Thank you very much, Micheal, actually we are currently preparing the next version which comes with a ton of bugfixes and memory consumption polishing.
Most new features, tweakes and changes are actually implemented because of ideas from the community, coming in via here, email, Facebook messenger e.t.c. (and someone even found out my phone number, I am impressed).
And we are reading here and checking the the findings versus our own knowledge of the code and our own simulations. Actually, the current dice roll implementation has in our tests versus real dice simulations AND Riskodds website calculations never shown a difference beyond 0.X %.
But we are curious and more than happy to discuss, because we believe we are as close to the real thing as possible. Always willing to improve, though.
Best,
Ivan @ SMG
Aitch, I personally think SMG are doing a great job, over all the app is great (better than many out there) it just needs a little refinement but that's the way it goes in development, debugging takes most of the time, and everything can be improved. Furthermore, many "feature" requests are subjective at best and not every idea should be listened to, because it can break other things, etc. And in my experience they respond in a timely manner.
Wow, man you have no business on this forum being so negative. If you don't like the game, don't play it. Simple. I've seen nothing but positive comments here in the forums (until yours) and people usually make good points.
Why should they be responding to the forums anyways? If you have a bug or feature request, put in a ticket. The forums are for discussions and has little to do with reporting to SMG, getting feedback, or etc. I'm just going to chalk your comment up to to you not knowing how the website works. For future reference, again if you have a gripe, issue or bug to report, submit a ticket. Don't be a dick.
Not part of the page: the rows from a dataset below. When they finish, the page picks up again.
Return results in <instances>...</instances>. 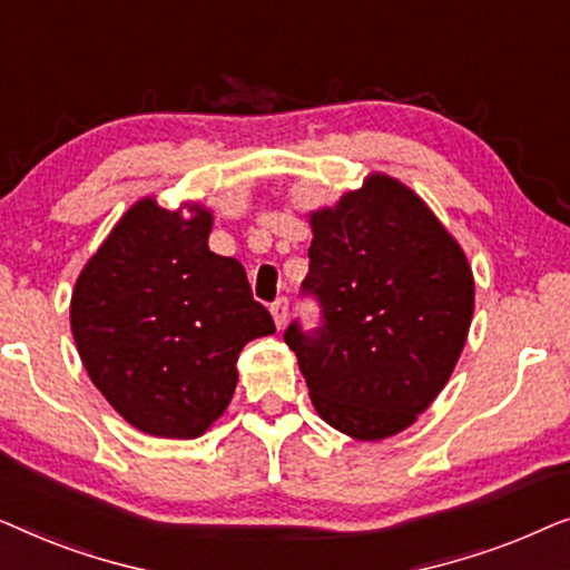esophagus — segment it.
Here are the masks:
<instances>
[{
    "label": "esophagus",
    "mask_w": 570,
    "mask_h": 570,
    "mask_svg": "<svg viewBox=\"0 0 570 570\" xmlns=\"http://www.w3.org/2000/svg\"><path fill=\"white\" fill-rule=\"evenodd\" d=\"M269 311H272V318H275L277 330H283L285 322H287V298H277V301L269 306Z\"/></svg>",
    "instance_id": "esophagus-1"
}]
</instances>
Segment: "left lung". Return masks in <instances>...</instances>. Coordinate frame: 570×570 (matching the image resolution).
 Instances as JSON below:
<instances>
[{"label":"left lung","mask_w":570,"mask_h":570,"mask_svg":"<svg viewBox=\"0 0 570 570\" xmlns=\"http://www.w3.org/2000/svg\"><path fill=\"white\" fill-rule=\"evenodd\" d=\"M311 230L301 293L322 322L306 332L295 318L285 342L326 423L389 439L431 407L462 355L472 269L425 202L384 174L311 213Z\"/></svg>","instance_id":"1"}]
</instances>
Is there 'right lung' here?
I'll list each match as a JSON object with an SVG mask.
<instances>
[{"instance_id":"obj_1","label":"right lung","mask_w":570,"mask_h":570,"mask_svg":"<svg viewBox=\"0 0 570 570\" xmlns=\"http://www.w3.org/2000/svg\"><path fill=\"white\" fill-rule=\"evenodd\" d=\"M168 213L139 199L116 223L72 293L85 371L137 431L197 439L236 392L246 342L275 332L246 272L209 252V209Z\"/></svg>"}]
</instances>
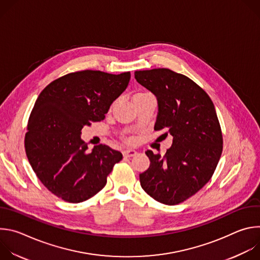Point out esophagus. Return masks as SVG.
<instances>
[{
  "instance_id": "esophagus-1",
  "label": "esophagus",
  "mask_w": 260,
  "mask_h": 260,
  "mask_svg": "<svg viewBox=\"0 0 260 260\" xmlns=\"http://www.w3.org/2000/svg\"><path fill=\"white\" fill-rule=\"evenodd\" d=\"M122 153L126 157H133V156H135L137 154V151L134 150V149H125V150H123Z\"/></svg>"
}]
</instances>
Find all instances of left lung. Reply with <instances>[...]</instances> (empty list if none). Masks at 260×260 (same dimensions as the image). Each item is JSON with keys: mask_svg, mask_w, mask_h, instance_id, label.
I'll return each mask as SVG.
<instances>
[{"mask_svg": "<svg viewBox=\"0 0 260 260\" xmlns=\"http://www.w3.org/2000/svg\"><path fill=\"white\" fill-rule=\"evenodd\" d=\"M135 78L157 100L155 131L173 144L165 156L147 150L149 169L142 188L155 201L174 206L196 194L211 179L222 153V134L210 96L188 77L170 69L136 71Z\"/></svg>", "mask_w": 260, "mask_h": 260, "instance_id": "left-lung-1", "label": "left lung"}]
</instances>
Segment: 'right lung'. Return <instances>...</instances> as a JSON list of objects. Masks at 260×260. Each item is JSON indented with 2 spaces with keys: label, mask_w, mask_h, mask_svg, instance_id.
Segmentation results:
<instances>
[{
  "label": "right lung",
  "mask_w": 260,
  "mask_h": 260,
  "mask_svg": "<svg viewBox=\"0 0 260 260\" xmlns=\"http://www.w3.org/2000/svg\"><path fill=\"white\" fill-rule=\"evenodd\" d=\"M131 73L81 71L48 84L37 99L25 134V153L44 186L77 204L104 188L121 152L107 145L88 150L81 129L101 121L127 87Z\"/></svg>",
  "instance_id": "add662e5"
}]
</instances>
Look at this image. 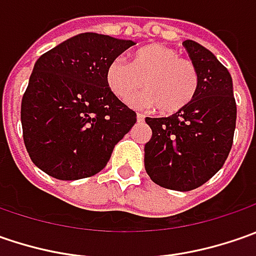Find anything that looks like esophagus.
Masks as SVG:
<instances>
[{
	"mask_svg": "<svg viewBox=\"0 0 256 256\" xmlns=\"http://www.w3.org/2000/svg\"><path fill=\"white\" fill-rule=\"evenodd\" d=\"M144 120H145V116H144L142 114H136V121L138 122H142Z\"/></svg>",
	"mask_w": 256,
	"mask_h": 256,
	"instance_id": "1",
	"label": "esophagus"
}]
</instances>
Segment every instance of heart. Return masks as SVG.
<instances>
[{
    "instance_id": "obj_1",
    "label": "heart",
    "mask_w": 256,
    "mask_h": 256,
    "mask_svg": "<svg viewBox=\"0 0 256 256\" xmlns=\"http://www.w3.org/2000/svg\"><path fill=\"white\" fill-rule=\"evenodd\" d=\"M142 81L146 91L132 96L128 101L130 105L172 114L194 100L200 76L192 61L180 58L175 50L161 44L136 50L131 62L116 56L105 70V84L121 101L136 92Z\"/></svg>"
}]
</instances>
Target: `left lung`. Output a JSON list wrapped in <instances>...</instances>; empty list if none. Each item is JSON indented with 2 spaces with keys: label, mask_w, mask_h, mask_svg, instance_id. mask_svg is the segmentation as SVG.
Here are the masks:
<instances>
[{
  "label": "left lung",
  "mask_w": 256,
  "mask_h": 256,
  "mask_svg": "<svg viewBox=\"0 0 256 256\" xmlns=\"http://www.w3.org/2000/svg\"><path fill=\"white\" fill-rule=\"evenodd\" d=\"M200 84L194 100L165 118H146L152 130L145 144V171L156 185L191 191L211 180L228 158L236 122L230 71L201 44L184 41Z\"/></svg>",
  "instance_id": "obj_1"
}]
</instances>
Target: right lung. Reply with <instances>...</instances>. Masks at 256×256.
I'll list each match as a JSON object with an SVG mask.
<instances>
[{
    "mask_svg": "<svg viewBox=\"0 0 256 256\" xmlns=\"http://www.w3.org/2000/svg\"><path fill=\"white\" fill-rule=\"evenodd\" d=\"M131 40L84 32L41 55L21 102L31 161L61 181L92 176L136 122L105 84V70Z\"/></svg>",
    "mask_w": 256,
    "mask_h": 256,
    "instance_id": "1",
    "label": "right lung"
}]
</instances>
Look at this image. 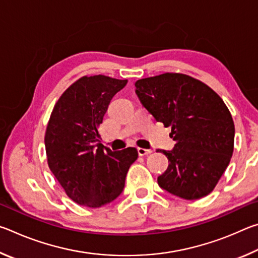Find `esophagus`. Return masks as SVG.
<instances>
[{
	"mask_svg": "<svg viewBox=\"0 0 258 258\" xmlns=\"http://www.w3.org/2000/svg\"><path fill=\"white\" fill-rule=\"evenodd\" d=\"M151 152L152 151L150 149H145V148H138L139 156H147V155H150Z\"/></svg>",
	"mask_w": 258,
	"mask_h": 258,
	"instance_id": "esophagus-1",
	"label": "esophagus"
}]
</instances>
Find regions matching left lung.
<instances>
[{
    "instance_id": "8db88e82",
    "label": "left lung",
    "mask_w": 258,
    "mask_h": 258,
    "mask_svg": "<svg viewBox=\"0 0 258 258\" xmlns=\"http://www.w3.org/2000/svg\"><path fill=\"white\" fill-rule=\"evenodd\" d=\"M140 101L157 121L171 127L175 141L158 184L177 197L195 200L211 194L233 154L234 123L215 91L185 74L165 73L135 82Z\"/></svg>"
}]
</instances>
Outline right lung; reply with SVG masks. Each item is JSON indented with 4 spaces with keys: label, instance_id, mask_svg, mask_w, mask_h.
<instances>
[{
    "label": "right lung",
    "instance_id": "obj_1",
    "mask_svg": "<svg viewBox=\"0 0 258 258\" xmlns=\"http://www.w3.org/2000/svg\"><path fill=\"white\" fill-rule=\"evenodd\" d=\"M127 84L104 75L83 76L61 94L45 131L47 165L73 202L98 208L121 194L135 148L111 151L99 142L111 99Z\"/></svg>",
    "mask_w": 258,
    "mask_h": 258
}]
</instances>
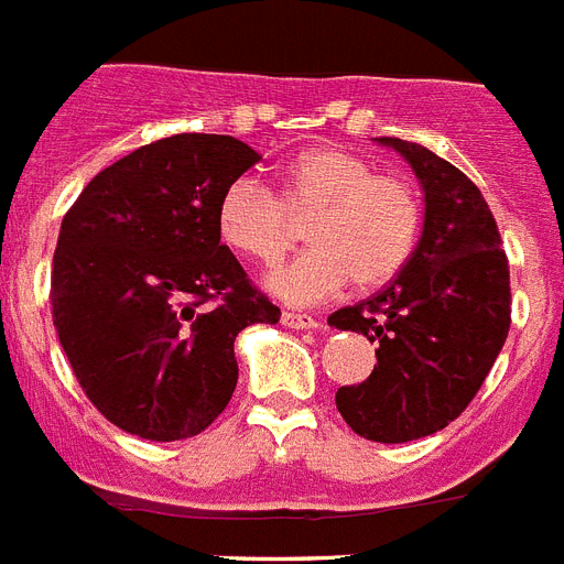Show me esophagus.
<instances>
[{
    "instance_id": "obj_1",
    "label": "esophagus",
    "mask_w": 564,
    "mask_h": 564,
    "mask_svg": "<svg viewBox=\"0 0 564 564\" xmlns=\"http://www.w3.org/2000/svg\"><path fill=\"white\" fill-rule=\"evenodd\" d=\"M282 325H288V328H319V323H316L314 316L291 314V311H285V314H282Z\"/></svg>"
}]
</instances>
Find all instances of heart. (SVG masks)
Listing matches in <instances>:
<instances>
[{"instance_id": "1", "label": "heart", "mask_w": 564, "mask_h": 564, "mask_svg": "<svg viewBox=\"0 0 564 564\" xmlns=\"http://www.w3.org/2000/svg\"><path fill=\"white\" fill-rule=\"evenodd\" d=\"M279 193L253 178L232 181L218 198V236L236 253L273 262L296 241L305 217L311 248L276 264L264 285L291 305H314L351 279L355 288L389 282L409 262L423 207L415 184L377 172L369 158L316 147L276 172Z\"/></svg>"}]
</instances>
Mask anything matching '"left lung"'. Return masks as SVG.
Here are the masks:
<instances>
[{
	"label": "left lung",
	"instance_id": "1",
	"mask_svg": "<svg viewBox=\"0 0 564 564\" xmlns=\"http://www.w3.org/2000/svg\"><path fill=\"white\" fill-rule=\"evenodd\" d=\"M377 141L421 181V241L383 291L328 325L377 346L375 371L337 389L339 415L362 438L403 444L453 423L490 375L510 332V268L481 189L458 166L421 143Z\"/></svg>",
	"mask_w": 564,
	"mask_h": 564
}]
</instances>
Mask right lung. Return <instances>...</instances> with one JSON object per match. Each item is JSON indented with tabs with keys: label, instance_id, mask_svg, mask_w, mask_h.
Masks as SVG:
<instances>
[{
	"label": "right lung",
	"instance_id": "right-lung-1",
	"mask_svg": "<svg viewBox=\"0 0 564 564\" xmlns=\"http://www.w3.org/2000/svg\"><path fill=\"white\" fill-rule=\"evenodd\" d=\"M259 155L184 132L88 181L63 216L51 316L97 412L147 441L193 438L230 403L236 334L279 323L218 236V198Z\"/></svg>",
	"mask_w": 564,
	"mask_h": 564
}]
</instances>
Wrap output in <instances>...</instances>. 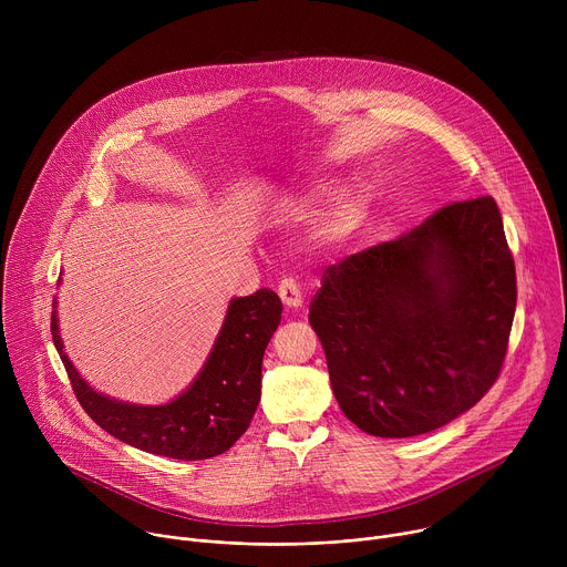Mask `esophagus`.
I'll list each match as a JSON object with an SVG mask.
<instances>
[{"label": "esophagus", "mask_w": 567, "mask_h": 567, "mask_svg": "<svg viewBox=\"0 0 567 567\" xmlns=\"http://www.w3.org/2000/svg\"><path fill=\"white\" fill-rule=\"evenodd\" d=\"M278 296L287 307H300L302 305V291H300V285L293 278H282L280 280Z\"/></svg>", "instance_id": "1"}]
</instances>
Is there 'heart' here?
Masks as SVG:
<instances>
[{"label":"heart","mask_w":567,"mask_h":567,"mask_svg":"<svg viewBox=\"0 0 567 567\" xmlns=\"http://www.w3.org/2000/svg\"><path fill=\"white\" fill-rule=\"evenodd\" d=\"M328 188H316L313 197H326ZM368 215V199L361 193H343L339 195L328 215L326 221H322V230L330 237H348L354 233Z\"/></svg>","instance_id":"obj_1"}]
</instances>
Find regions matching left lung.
Wrapping results in <instances>:
<instances>
[{
	"instance_id": "obj_1",
	"label": "left lung",
	"mask_w": 567,
	"mask_h": 567,
	"mask_svg": "<svg viewBox=\"0 0 567 567\" xmlns=\"http://www.w3.org/2000/svg\"><path fill=\"white\" fill-rule=\"evenodd\" d=\"M309 322L346 417L377 437L435 431L496 383L516 267L494 197L453 202L322 274Z\"/></svg>"
}]
</instances>
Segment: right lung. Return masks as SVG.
Instances as JSON below:
<instances>
[{
    "mask_svg": "<svg viewBox=\"0 0 567 567\" xmlns=\"http://www.w3.org/2000/svg\"><path fill=\"white\" fill-rule=\"evenodd\" d=\"M55 313L53 309L51 334L73 394L103 431L161 457L206 460L228 451L256 415L262 392V357L280 326L282 302L271 289L233 298L204 370L166 406H134L90 388L62 350Z\"/></svg>",
    "mask_w": 567,
    "mask_h": 567,
    "instance_id": "add662e5",
    "label": "right lung"
}]
</instances>
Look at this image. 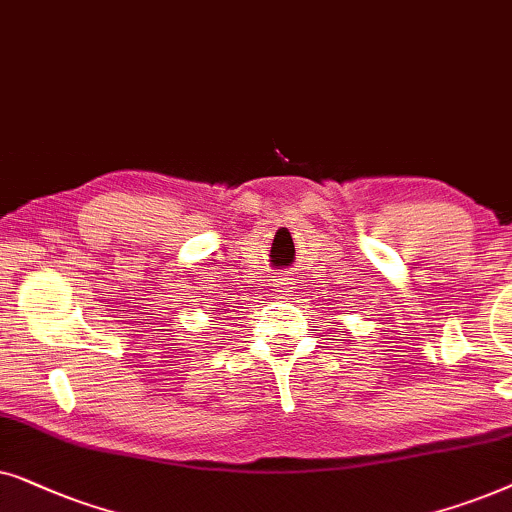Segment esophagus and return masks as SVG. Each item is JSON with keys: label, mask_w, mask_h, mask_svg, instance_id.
Returning a JSON list of instances; mask_svg holds the SVG:
<instances>
[{"label": "esophagus", "mask_w": 512, "mask_h": 512, "mask_svg": "<svg viewBox=\"0 0 512 512\" xmlns=\"http://www.w3.org/2000/svg\"><path fill=\"white\" fill-rule=\"evenodd\" d=\"M292 285H295V283H292V278L283 274V276H278V278H276L274 288H276L278 292H292Z\"/></svg>", "instance_id": "esophagus-1"}]
</instances>
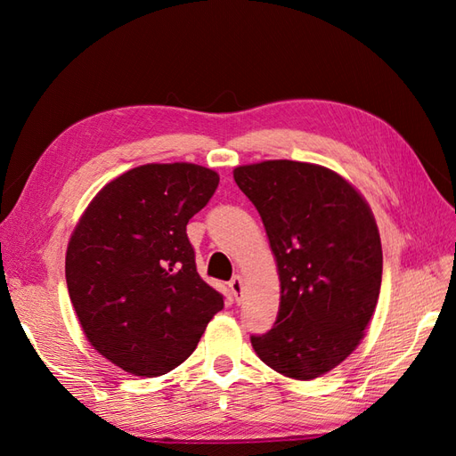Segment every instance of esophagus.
I'll use <instances>...</instances> for the list:
<instances>
[{
	"instance_id": "obj_1",
	"label": "esophagus",
	"mask_w": 456,
	"mask_h": 456,
	"mask_svg": "<svg viewBox=\"0 0 456 456\" xmlns=\"http://www.w3.org/2000/svg\"><path fill=\"white\" fill-rule=\"evenodd\" d=\"M228 287H230L232 295L236 297V300H240V297H241V293H243V280H241V275H233V278H232L230 283H228Z\"/></svg>"
}]
</instances>
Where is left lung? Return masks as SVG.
<instances>
[{"instance_id":"8db88e82","label":"left lung","mask_w":456,"mask_h":456,"mask_svg":"<svg viewBox=\"0 0 456 456\" xmlns=\"http://www.w3.org/2000/svg\"><path fill=\"white\" fill-rule=\"evenodd\" d=\"M266 228L278 262V320L253 335L273 370L312 380L355 350L375 312L382 247L367 201L322 165L272 159L233 169Z\"/></svg>"}]
</instances>
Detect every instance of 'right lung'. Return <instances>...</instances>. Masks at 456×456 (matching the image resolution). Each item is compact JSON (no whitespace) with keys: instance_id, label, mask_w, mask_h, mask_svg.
Returning a JSON list of instances; mask_svg holds the SVG:
<instances>
[{"instance_id":"right-lung-1","label":"right lung","mask_w":456,"mask_h":456,"mask_svg":"<svg viewBox=\"0 0 456 456\" xmlns=\"http://www.w3.org/2000/svg\"><path fill=\"white\" fill-rule=\"evenodd\" d=\"M218 175L148 163L108 183L66 251V285L91 346L136 377H159L196 350L224 300L196 268L186 224Z\"/></svg>"}]
</instances>
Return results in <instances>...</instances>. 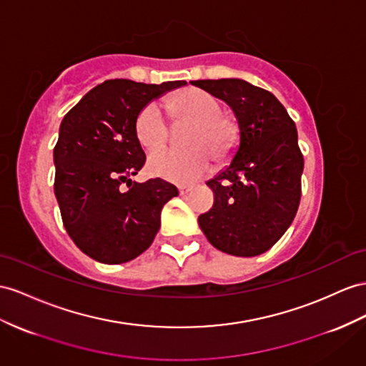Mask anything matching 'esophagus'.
I'll return each instance as SVG.
<instances>
[{
  "mask_svg": "<svg viewBox=\"0 0 366 366\" xmlns=\"http://www.w3.org/2000/svg\"><path fill=\"white\" fill-rule=\"evenodd\" d=\"M192 190H193V185H181V187H179V193H181L182 196H185L187 193L192 192Z\"/></svg>",
  "mask_w": 366,
  "mask_h": 366,
  "instance_id": "esophagus-1",
  "label": "esophagus"
}]
</instances>
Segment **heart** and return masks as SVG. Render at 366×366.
<instances>
[{"label": "heart", "mask_w": 366, "mask_h": 366, "mask_svg": "<svg viewBox=\"0 0 366 366\" xmlns=\"http://www.w3.org/2000/svg\"><path fill=\"white\" fill-rule=\"evenodd\" d=\"M164 108L174 124H190L184 136L187 149L159 148L168 139V124L156 103H148L139 111L134 133L144 148H159L148 157L152 173L173 182H193L210 170V156L226 161L235 152L239 140L238 122L224 114L221 102L213 94L185 88L165 97Z\"/></svg>", "instance_id": "b5f03b06"}]
</instances>
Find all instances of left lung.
Returning <instances> with one entry per match:
<instances>
[{"mask_svg":"<svg viewBox=\"0 0 366 366\" xmlns=\"http://www.w3.org/2000/svg\"><path fill=\"white\" fill-rule=\"evenodd\" d=\"M235 112L239 147L207 185L213 207L198 222L210 244L235 257L269 250L292 224L302 198L303 154L294 120L272 92L239 79L194 80Z\"/></svg>","mask_w":366,"mask_h":366,"instance_id":"1","label":"left lung"}]
</instances>
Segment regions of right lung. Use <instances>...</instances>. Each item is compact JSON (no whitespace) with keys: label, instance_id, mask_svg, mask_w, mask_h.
I'll list each match as a JSON object with an SVG mask.
<instances>
[{"label":"right lung","instance_id":"right-lung-1","mask_svg":"<svg viewBox=\"0 0 366 366\" xmlns=\"http://www.w3.org/2000/svg\"><path fill=\"white\" fill-rule=\"evenodd\" d=\"M184 85L107 80L61 120L54 148L55 198L71 239L100 263H127L145 252L161 227L162 207L177 196L161 177L139 184L131 176L145 164L134 133L139 111Z\"/></svg>","mask_w":366,"mask_h":366}]
</instances>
Dudes, the most important question is this...
Does anybody think SMG (Shockingly Mediocre Games!) gives a damn, and will try to fix the problems?
SMG can't even be bothered to reply to posters here ffs!
(Yet they have plenty of time to post nonsense on their facebook/twitter feed lol!)
All we can do is hope Hasbro dumps these losers, and gives the game to a professional company who know what they are doing... Amen!
Would love to see if you can. Back 2 years ago, if you did blitz with a large army against a somewhat large army, my device would freeze for about a second before the result came in. I ended up getting a more powerful tablet and it was better for still noticeable. My phone was the only device where it would not really do that. And then they changed the code to where it's not noticeable at all.
I'm willing to bet that doing a million dice rolls didn't take long. There's no reason that true dice rolls should impact performance on any mobile device built in the last 20 years. I don't have the old code to look at, but I'm guessing their implementation was broken. Moving away from "true dice rolls" for performance reasons doesn't make sense.
I don't have time to mess around with the code right now but I'm 99% sure that I could modify the code to use true rolls for both normal and blitz attacks and the performance delta would be undetectable to a human.
Briand, I agree and it shouldn't be too hard to run the raw numbers and then compare that to a simple simulator ran over a few million outcomes. Not sure if I'll get to it right away but it's something I'd also be curious about.. to even see if our complaining is even valid LOL. But I suspect it is.
I'd love to know the difference of true odds vs their algorithm for these larger armies, mostly concerning average troops lost. How much worse does it look for the attacker as more and more troops exist?
Thanks SectaOne and Briand, I think the primary problem is described in Ryans post "If you were unlucky on the probability roll, the game forces a win and you lose a random number of troops." I might play around with the source, thanks for the link. That's good information to have. P.S. Briand, the way the game works has forced me to be somewhat of a conservative player as well.
Ryan's link was only a few posts ago. Here it is: https://www.reddit.com/r/Risk/comments/8rbgsy/deconstructed_the_official_android_version_how/
It doesn't give the actual code for legal reasons but has a very nice explanation of what he found.
I've played over 2500 games. I've seen plenty of less than 1% chance of happening happen. But being a conservative player, I don't often take the risk on it unless necessary, so it's not "often." But I see a lot of dumb wins to attacker or defender all the time, and don't question the code for those. Heavy weighted armies in blitz attacks are where I get most disgusted with this code. The giant attacking army can't lose, as in it literally has 0% chance of losing, but it could have a catastrophic loss on one attack. Some of those unlucky losses could seem normal though as it's random as to how many troops are lost. I don't like it.
Watch the phrase "it'll never happen", lol. You can't really tell me to do it if you don't do it yourself? Right!
I figured a reason such an algorithm would have been created, such as it is, would be to improve performance. Would you have link a breakdown of the code that "Ryan" posted? I'm relatively new to the forum and online game. I am a developer though. I do love the game, but obviously there's something wrong with the algorithm and it could be improved.. without costing tons of performance.
I can run the statistics, some of the things I've seen have less than a 1% chance of happening.